• **EXTRAIT CHOISI**

⟨

Au sujet des marins abandonnés, le groupe recommande d’encourager les États membres à soutenir le travail du groupe ad hoc de l’OMI et de l’OIT, et d’explorer la possibilité de créer un fonds spécial pour venir en aide aux marins abandonnés.
Bientôt des gardés armés?
Incontournable, la piraterie a fait l’objet de trois recommandations:
– création d’un cadre juridique « plus clair » relatif à cette activité, en particulier concernant les juridictions chargées de juger les accusés. « Des mesures pour réduire le problème à sa source devraient également être renforcées en tenant compte du long terme »;
– en attendant, les partenaires sociaux devraient s’assurer de la mise en œuvre complète du guide des bonnes pratiques en matière de prévention des actes de piraterie. La Commission pourrait émettre une recommandation à ce sujet;
– « les compagnies maritimes devraient être autorisées à protéger leurs équipages à l’aide de gardes armés embarqués ou d’escortes armées lorsque la police ou des forces militaires ne sont pas disponibles. Les États d’immatriculation devraient définir le cadre légal précisant l’emploi de ces formes de protection armées »;
Au sujet de l’amélioration de l’image de la profession de navigant, il est recommandé d’éviter, « surtout auprès des jeunes », le recours à des généralisations « vides de sens » et donc de « se concentrer sur des actions concrètes visant à améliorer la vie privée et la carrière professionnelle, à bord comme à terre, comme cela est suggéré dans le présent rapport ».

⟩

• **CONSIGNE**
Recopiez le passage de l'extrait allant de « Au sujet des » à « aux marins abandonnés. », en substituant « fonds d'urgence » à « fonds spécial ». Le matériel fourni n'a aucun lien avec l'extrait.

• **MATÉRIEL FOURNI**
⟨

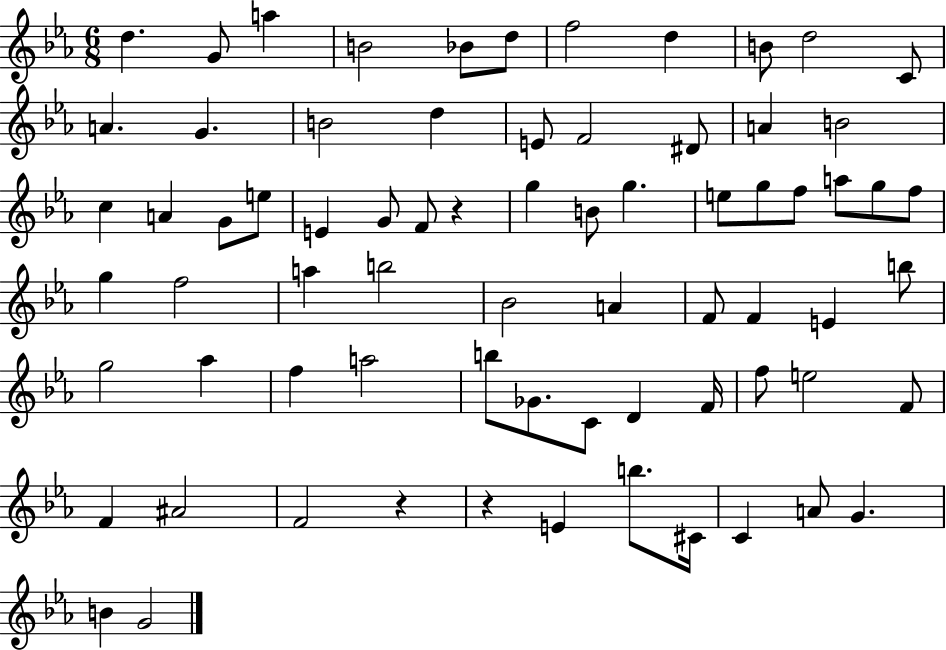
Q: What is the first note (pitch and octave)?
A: D5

⟩

• **CORRIGÉ**
Au sujet des marins abandonnés, le groupe recommande d’encourager les États membres à soutenir le travail du groupe ad hoc de l’OMI et de l’OIT, et d’explorer la possibilité de créer un fonds d'urgence pour venir en aide aux marins abandonnés.